Etwa 25 bis 30 Prozent der Beihilfen seien nicht mit EU-Recht vereinbar, sagte EU-Verkehrskommissarin Loyola de Palacio am Dienstag in Brüssel, ohne einen Betrag zu nennen.

Ryanair-Chef Michael O'Leary. (Foto: Foto: AP)

Insgesamt veranschlagt die Behörde die Ryanair in Form von Zuschüssen und niedrigeren Gebühren zugekommenen Beihilfen auf etwa 15 Millionen Euro. Die Entscheidung entspricht nach Berechnungen der Kommission sechs bis acht Euro je Ticket. Ob die Preise nun entsprechend steigen werden, ließ Palacio offen.
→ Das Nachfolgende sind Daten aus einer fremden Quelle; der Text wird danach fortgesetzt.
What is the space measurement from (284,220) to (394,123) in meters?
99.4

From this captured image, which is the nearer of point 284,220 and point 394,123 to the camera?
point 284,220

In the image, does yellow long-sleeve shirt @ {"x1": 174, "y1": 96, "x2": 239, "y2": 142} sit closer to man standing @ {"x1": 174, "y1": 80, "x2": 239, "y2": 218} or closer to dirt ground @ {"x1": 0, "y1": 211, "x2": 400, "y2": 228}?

Nach Feststellung der Kommission hatten die südbelgische Region Wallonien und der Flughafen Charleroi dem Billigflieger eine lange Liste von Vergünstigungen zugestanden, von denen keine andere Fluggesellschaft profitierte.

Geheime Abmachung

So sah eine geheime Abmachung von 2001 vor, dass Ryanair nur die Hälfte der sonst üblichen Start- und Landegebühr von zwei Euro je Passagier zahlte. Nach Berechnungen der Kommission addierte sich allein dieser Rabatt auf eine Million Euro, die Ryanair nun zurückzahlen muss.

Der Flughafen förderte die Airline zudem mit vier Euro je Passagier und zahlte Zusschüsse bei der Eröffnung zusätzlicher Routen sowie die Aus- und Fortbildung des Flugpersonals.

Zudem profitierte Ryanair in Charleroi von einem Vorzugstarif bei Bodendiensten wie der Gepäckbeförderung. Statt dem für andere Linien geltenden Tarif von acht bis 13 Euro musste Ryanair in Charleroi dank der Zuschüsse aus den öffentlichen Kassen nur einen Euro je Passagier zahlen.

"Mindestens vier Millionen Euro"

Insgesamt dürfte Ryanair von 2001 bis 2003 damit gegenüber Wettbewerbern mindestens vier Millionen Euro gespart haben, rechnete die Kommission vor. In ihrer Entscheidung, die die Kommission zur Richtschnur auch für andere Beihilfen zugunsten von Billigfliegern auf Regionalflughäfen machen will, sprach die Behörde für bestimmte Zuschüsse zugleich eine Genehmigung aus.

Dies ist beispielsfall der Fall für zeitlich begrenzte Zuschüsse bei Werbeaktionen für neue Dienstleistungen oder für eine bessere Ausnutzung bereits bestehender Kapazitäten.

Das bekämen nicht nur Reisende zu spüren, sondern auch die deutschen Regionalflughäfen, die Ryanair anfliegt.

Was für den Wettbewerb gut ist, ist für die Verbraucher zunächst ärgerlich: Die Ticketpreise von Ryanair werden nach der Brüsseler Entscheidung voraussichtlich steigen. "Allerdings dürften es nur ein paar Euro pro Passagier sein", sagt der Londoner Luftfahrt-Analyst Chris Tarry. Er rechnet mit rund drei bis fünf Euro.

"Zwischen sechs und acht Euro pro Ticket"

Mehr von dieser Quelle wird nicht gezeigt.